But the more ambitious move is the standalone Siri app itself. This is Apple's direct answer to ChatGPT. The app will let you maintain chat histories, upload documents and photos for analysis, and interact with an AI model in the conversational way users have grown accustomed to over the past year. It's a recognition that the old Siri—the one that could set a timer or tell you traffic conditions—no longer competes in the space where people now expect AI to live.
Apple's decision to partner with Google for the underlying AI technology is telling. Building a large language model from scratch is expensive and time-consuming, and Apple has concluded it cannot afford to fall further behind while developing its own. The company has taken a similar approach before: rather than build a search engine, it made Google the default search option on iPhone, a partnership worth billions to Google. AI presents the same calculus. Apple wants users to have access to capable AI tools today, not years from now. So it's licensing Gemini while simultaneously building proprietary models that run locally on devices—the kind of on-device processing that lets Apple market itself as privacy-conscious, since data doesn't need to travel to the cloud.
This two-track approach—outsourcing current capability while developing homegrown alternatives for the future—suggests Apple sees AI as a permanent feature of its ecosystem, not a temporary trend. The company is betting that users will accept a Siri powered by Google's technology if it means their iPhone becomes a genuinely useful AI companion. Whether that bet pays off will become clear once the company unveils these features at its conference and begins rolling them out to the hundreds of millions of iPhones in use worldwide.

[DATASET RECORDS]
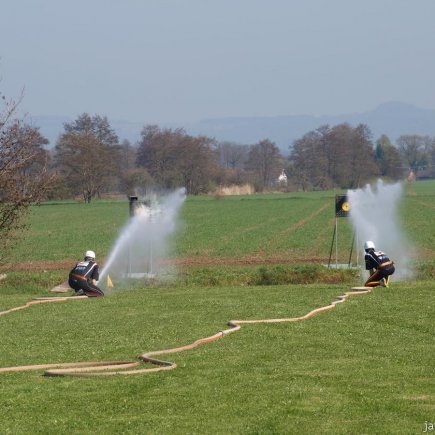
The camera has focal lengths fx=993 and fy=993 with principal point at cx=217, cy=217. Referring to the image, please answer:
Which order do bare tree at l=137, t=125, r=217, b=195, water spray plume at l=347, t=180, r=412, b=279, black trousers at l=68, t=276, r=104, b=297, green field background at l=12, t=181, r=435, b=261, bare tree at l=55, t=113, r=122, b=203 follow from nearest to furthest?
black trousers at l=68, t=276, r=104, b=297
water spray plume at l=347, t=180, r=412, b=279
green field background at l=12, t=181, r=435, b=261
bare tree at l=55, t=113, r=122, b=203
bare tree at l=137, t=125, r=217, b=195

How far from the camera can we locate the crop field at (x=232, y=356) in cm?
1096

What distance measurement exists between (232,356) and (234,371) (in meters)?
1.48

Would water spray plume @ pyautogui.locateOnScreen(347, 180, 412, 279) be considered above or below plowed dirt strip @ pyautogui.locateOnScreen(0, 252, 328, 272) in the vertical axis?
above

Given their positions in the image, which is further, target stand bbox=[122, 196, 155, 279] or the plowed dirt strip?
the plowed dirt strip

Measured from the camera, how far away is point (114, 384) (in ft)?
43.5

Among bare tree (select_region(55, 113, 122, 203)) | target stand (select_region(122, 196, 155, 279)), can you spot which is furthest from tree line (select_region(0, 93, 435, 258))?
target stand (select_region(122, 196, 155, 279))

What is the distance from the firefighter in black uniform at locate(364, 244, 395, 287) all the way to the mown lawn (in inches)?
114

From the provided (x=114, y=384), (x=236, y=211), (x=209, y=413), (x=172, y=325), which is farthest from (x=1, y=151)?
(x=236, y=211)

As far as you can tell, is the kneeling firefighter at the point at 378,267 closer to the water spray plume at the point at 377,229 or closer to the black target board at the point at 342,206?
the water spray plume at the point at 377,229

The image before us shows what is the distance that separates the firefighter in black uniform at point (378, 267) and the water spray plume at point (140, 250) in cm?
807


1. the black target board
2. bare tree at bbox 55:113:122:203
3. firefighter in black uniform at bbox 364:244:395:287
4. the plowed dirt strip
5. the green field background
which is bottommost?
the plowed dirt strip

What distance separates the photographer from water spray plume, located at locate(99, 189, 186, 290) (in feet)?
112

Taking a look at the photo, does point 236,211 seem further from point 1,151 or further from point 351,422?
point 351,422

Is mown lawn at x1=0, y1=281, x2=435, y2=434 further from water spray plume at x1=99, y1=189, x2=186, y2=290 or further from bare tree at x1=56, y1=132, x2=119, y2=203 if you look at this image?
bare tree at x1=56, y1=132, x2=119, y2=203
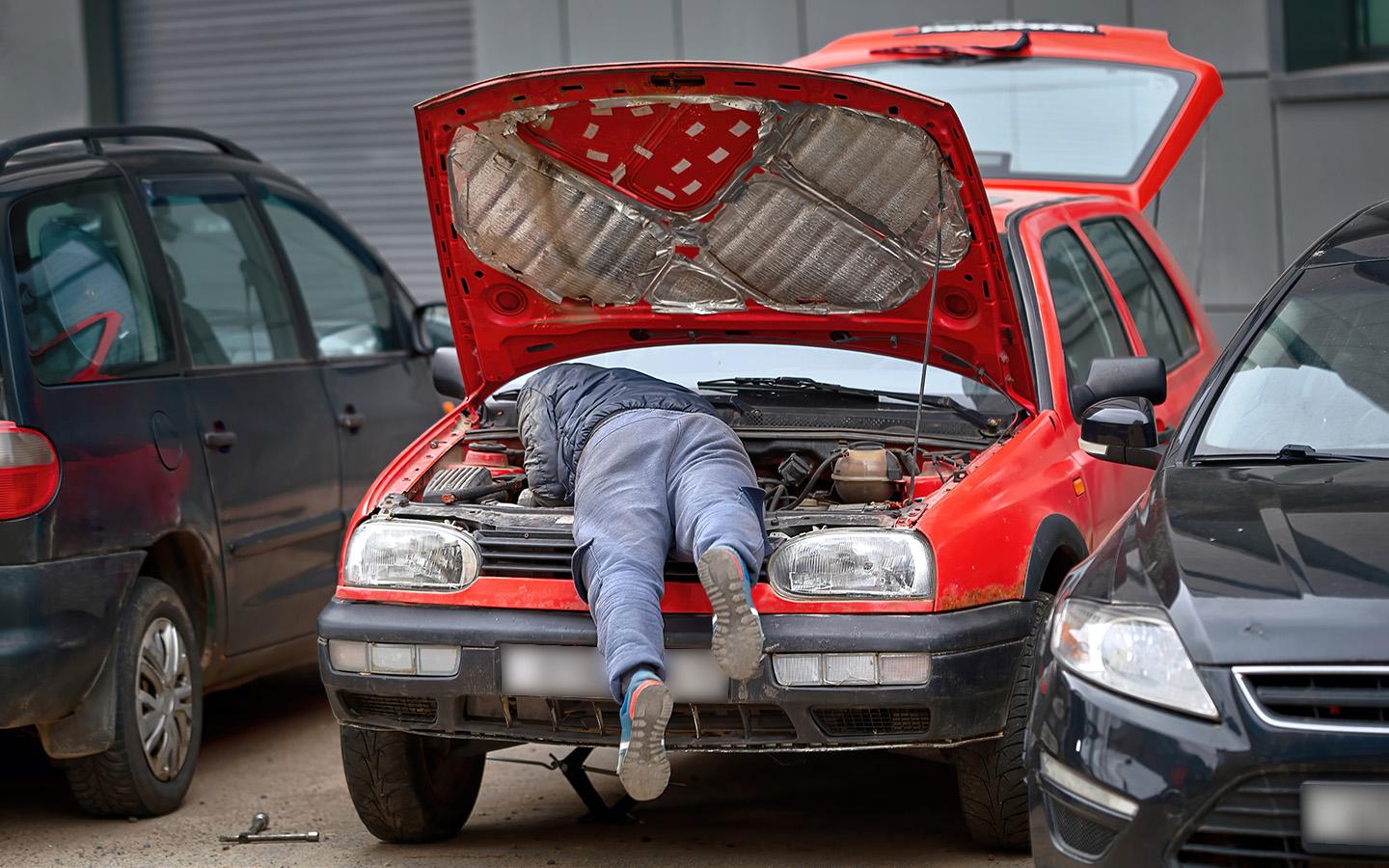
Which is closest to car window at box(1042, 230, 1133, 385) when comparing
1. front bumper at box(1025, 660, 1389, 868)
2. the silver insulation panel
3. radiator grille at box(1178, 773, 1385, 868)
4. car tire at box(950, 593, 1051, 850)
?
the silver insulation panel

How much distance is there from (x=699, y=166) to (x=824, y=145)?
14.4 inches

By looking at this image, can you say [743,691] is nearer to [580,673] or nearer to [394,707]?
[580,673]

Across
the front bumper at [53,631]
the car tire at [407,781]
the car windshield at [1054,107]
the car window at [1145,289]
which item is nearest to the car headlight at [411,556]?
the car tire at [407,781]

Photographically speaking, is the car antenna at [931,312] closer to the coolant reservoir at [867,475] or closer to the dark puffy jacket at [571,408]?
the coolant reservoir at [867,475]

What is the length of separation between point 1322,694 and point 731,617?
1.40 metres

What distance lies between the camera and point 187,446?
5391 mm

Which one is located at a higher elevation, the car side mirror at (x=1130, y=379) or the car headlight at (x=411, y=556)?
the car side mirror at (x=1130, y=379)

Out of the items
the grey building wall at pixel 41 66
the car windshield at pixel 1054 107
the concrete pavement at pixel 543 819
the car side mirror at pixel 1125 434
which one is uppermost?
the grey building wall at pixel 41 66

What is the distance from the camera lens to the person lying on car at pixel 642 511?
12.7 feet

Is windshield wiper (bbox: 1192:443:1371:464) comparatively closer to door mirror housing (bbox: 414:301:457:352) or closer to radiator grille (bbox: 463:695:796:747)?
radiator grille (bbox: 463:695:796:747)

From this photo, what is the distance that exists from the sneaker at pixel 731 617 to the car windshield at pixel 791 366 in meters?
1.29

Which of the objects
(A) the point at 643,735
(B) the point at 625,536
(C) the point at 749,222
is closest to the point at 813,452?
(C) the point at 749,222

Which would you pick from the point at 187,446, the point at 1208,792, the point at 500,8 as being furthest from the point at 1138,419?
the point at 500,8

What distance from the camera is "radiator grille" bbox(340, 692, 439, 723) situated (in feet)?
14.1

[EXERCISE AIM] In the excerpt on Apple's plans for Siri, which company is Apple partnering with for the underlying AI technology? This material comes from a different source than the excerpt.

[REPLY] Google, whose Gemini model Apple is licensing.